What is singularity and how to remove it




While running linear regression in R I got stumped by this output:

The R^2 is coming out to be 1???
What is this singularity?I mean I understand that it is when some variable is a linear combination of some other variables,but in a dataset,isn’t that highly improbable for singularity occurring until and unless the variables displaying singularity have been feature engineered.
Can someone please explain to me how to deal with singularity??



About singularity, before to a linear model (or glm) do a correlation analysis. In your case you have perfect collinearity between the variables mentioned Charge and Calls I suppose check the result of the correlation matrix. You can remove the variables with NA (be still careful of scale for the variables you keep as it seems that your data set is not scaled, but the correlation matrix with give you the necessary information).
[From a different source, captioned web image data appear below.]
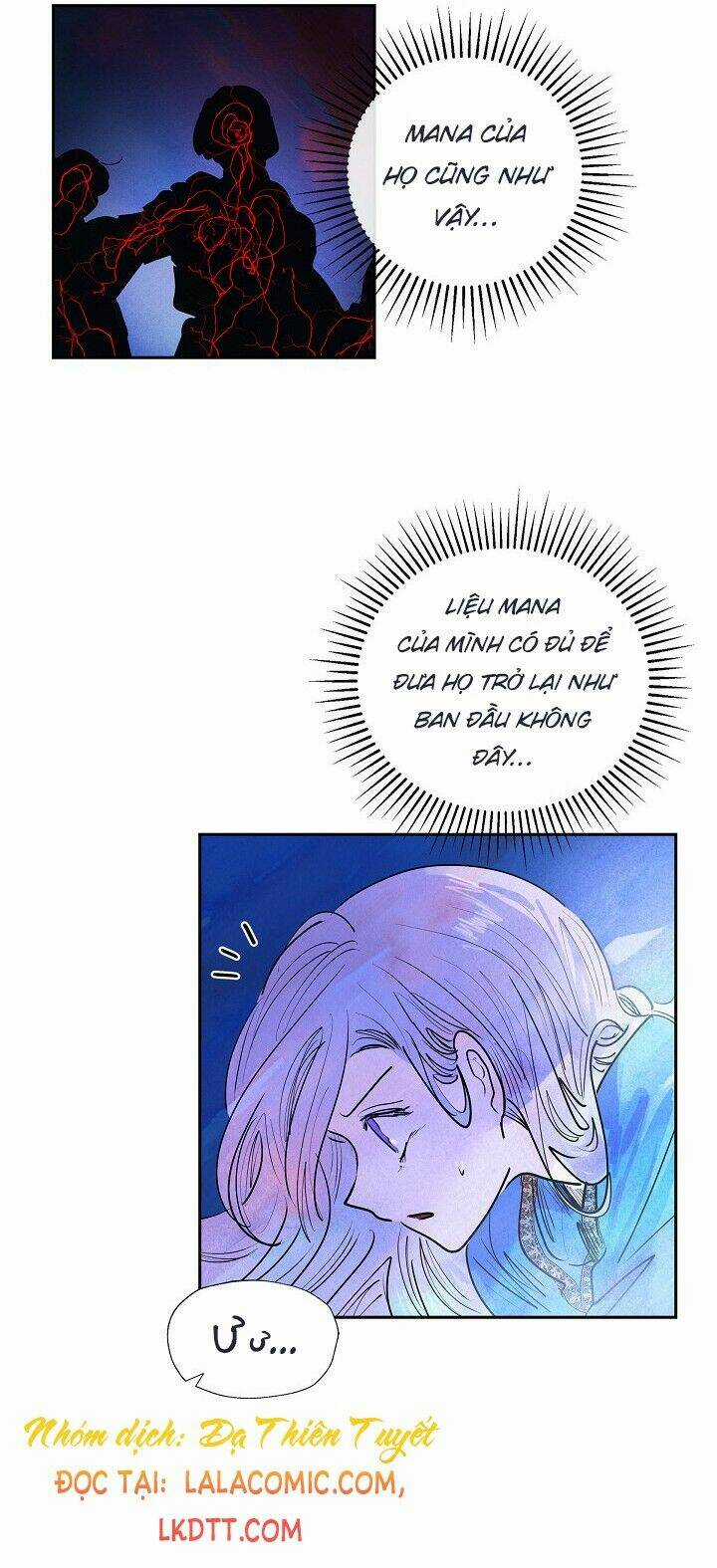 Ác Nữ Giả Ngốc - Chapter 9 - Trang 36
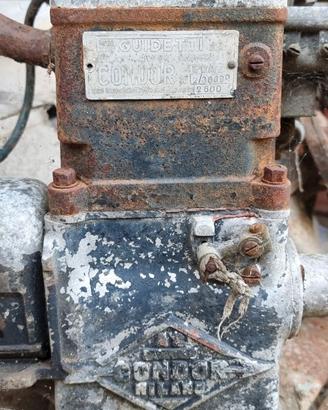 Motore Guidetti Condor A2 benzina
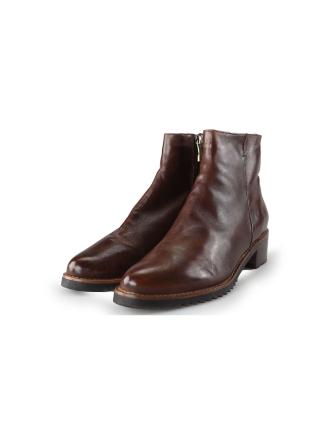 Everybody Enkellaarzen Bruin 202590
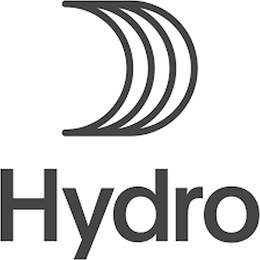 HYDRO logo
R2 of 1, that is surprising you totally explain the variance, but I shall still check the residual as this is surprising, your residual standard error is so low so it seems ok.

Hope this help.


Dealing with singularities in a linear regression model

You are having singularity warning because, 3 of your variables total.day.charge, total.night.charge, total.international.charge have values as ‘NA’, which means missing. You need to drop these variables.

you have r square value=1 which could be because you have highly correlated variables, so it might be overfitting .Or you have some variable in independent variable which is formed out of dependent variable or very highly correlated to it. b.t.w. what is your dependent variable here?

Also building any model, check its assumptions!